Transcribe the lines below exactly, beginning with the line that holds "Comparing point (338, 221)" and ending with the final line, both included. Pictures are to be left out.

(Stored records)
------------------------------------
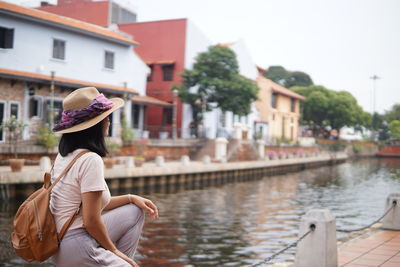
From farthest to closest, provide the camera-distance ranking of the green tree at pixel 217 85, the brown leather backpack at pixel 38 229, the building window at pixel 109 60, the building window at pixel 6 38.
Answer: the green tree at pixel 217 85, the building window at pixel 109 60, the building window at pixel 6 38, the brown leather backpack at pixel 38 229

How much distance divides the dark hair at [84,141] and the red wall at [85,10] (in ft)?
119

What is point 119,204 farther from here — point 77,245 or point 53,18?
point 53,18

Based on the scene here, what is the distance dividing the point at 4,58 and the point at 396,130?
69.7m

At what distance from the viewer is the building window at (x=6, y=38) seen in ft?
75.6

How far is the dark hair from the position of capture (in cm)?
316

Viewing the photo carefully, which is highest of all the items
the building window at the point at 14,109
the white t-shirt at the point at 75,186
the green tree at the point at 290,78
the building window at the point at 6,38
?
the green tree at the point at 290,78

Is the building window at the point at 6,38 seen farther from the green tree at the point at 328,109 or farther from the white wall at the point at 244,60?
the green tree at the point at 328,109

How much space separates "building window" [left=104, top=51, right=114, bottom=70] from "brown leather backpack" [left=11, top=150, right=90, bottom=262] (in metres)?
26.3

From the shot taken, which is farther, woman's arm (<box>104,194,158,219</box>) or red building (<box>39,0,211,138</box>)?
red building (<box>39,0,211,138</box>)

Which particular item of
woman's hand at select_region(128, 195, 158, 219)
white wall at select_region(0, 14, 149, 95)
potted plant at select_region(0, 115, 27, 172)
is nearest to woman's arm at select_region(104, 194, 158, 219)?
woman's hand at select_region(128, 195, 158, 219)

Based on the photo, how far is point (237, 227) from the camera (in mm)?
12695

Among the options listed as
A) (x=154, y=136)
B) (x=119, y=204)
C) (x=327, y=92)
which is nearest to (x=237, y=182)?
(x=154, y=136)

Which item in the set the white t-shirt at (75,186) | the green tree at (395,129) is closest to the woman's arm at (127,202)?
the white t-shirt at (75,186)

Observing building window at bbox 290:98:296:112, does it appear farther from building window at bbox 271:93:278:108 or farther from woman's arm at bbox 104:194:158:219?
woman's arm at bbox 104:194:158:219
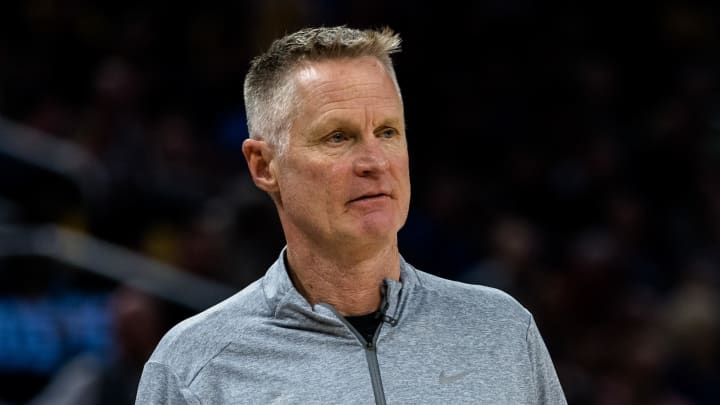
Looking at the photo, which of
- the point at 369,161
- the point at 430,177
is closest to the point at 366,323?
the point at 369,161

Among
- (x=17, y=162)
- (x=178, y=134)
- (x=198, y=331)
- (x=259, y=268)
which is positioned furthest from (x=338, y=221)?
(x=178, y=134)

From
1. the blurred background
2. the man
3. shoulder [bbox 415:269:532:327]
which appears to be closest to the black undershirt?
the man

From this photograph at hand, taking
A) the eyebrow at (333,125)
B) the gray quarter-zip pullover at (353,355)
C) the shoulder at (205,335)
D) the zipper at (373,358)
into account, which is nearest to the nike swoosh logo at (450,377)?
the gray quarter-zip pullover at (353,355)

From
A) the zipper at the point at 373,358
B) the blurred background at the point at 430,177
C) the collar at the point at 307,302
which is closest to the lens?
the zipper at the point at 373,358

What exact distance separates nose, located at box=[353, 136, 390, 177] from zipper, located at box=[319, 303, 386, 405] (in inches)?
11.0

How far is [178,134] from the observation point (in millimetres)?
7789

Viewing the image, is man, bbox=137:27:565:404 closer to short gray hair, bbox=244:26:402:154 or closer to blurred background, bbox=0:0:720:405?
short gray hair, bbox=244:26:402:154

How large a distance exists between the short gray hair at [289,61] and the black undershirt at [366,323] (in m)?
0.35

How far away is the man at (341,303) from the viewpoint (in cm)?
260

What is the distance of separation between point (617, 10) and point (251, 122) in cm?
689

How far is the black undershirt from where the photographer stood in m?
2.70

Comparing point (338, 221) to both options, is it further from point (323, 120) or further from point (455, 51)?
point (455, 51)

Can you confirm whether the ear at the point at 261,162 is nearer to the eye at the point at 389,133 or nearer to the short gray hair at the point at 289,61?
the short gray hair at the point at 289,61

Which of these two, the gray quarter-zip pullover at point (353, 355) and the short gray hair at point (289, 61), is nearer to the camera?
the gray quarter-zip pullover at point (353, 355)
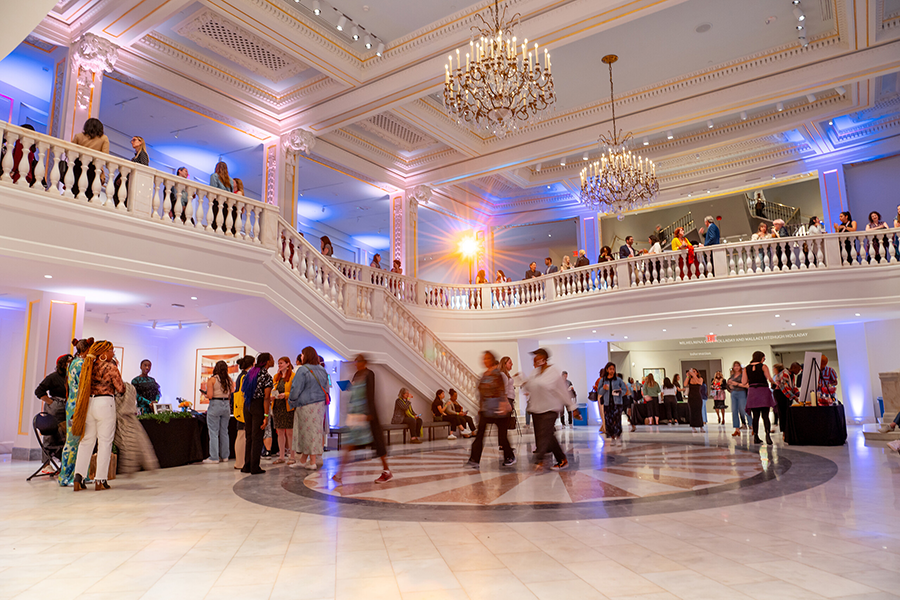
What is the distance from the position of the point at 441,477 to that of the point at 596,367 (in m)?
------------------------------------
(Written response):
Comparing point (338, 221) to both options, is it further from point (323, 120) or further from point (455, 51)?
point (455, 51)

Can you confirm whether the ear at the point at 261,162 is nearer to the eye at the point at 389,133 or nearer to the short gray hair at the point at 289,61?
the short gray hair at the point at 289,61

Which of these two, the gray quarter-zip pullover at point (353, 355) and the short gray hair at point (289, 61), is nearer to the camera?
the gray quarter-zip pullover at point (353, 355)
What is the distance from the position of the point at 441,477 to that of the point at 596,367 (in m)?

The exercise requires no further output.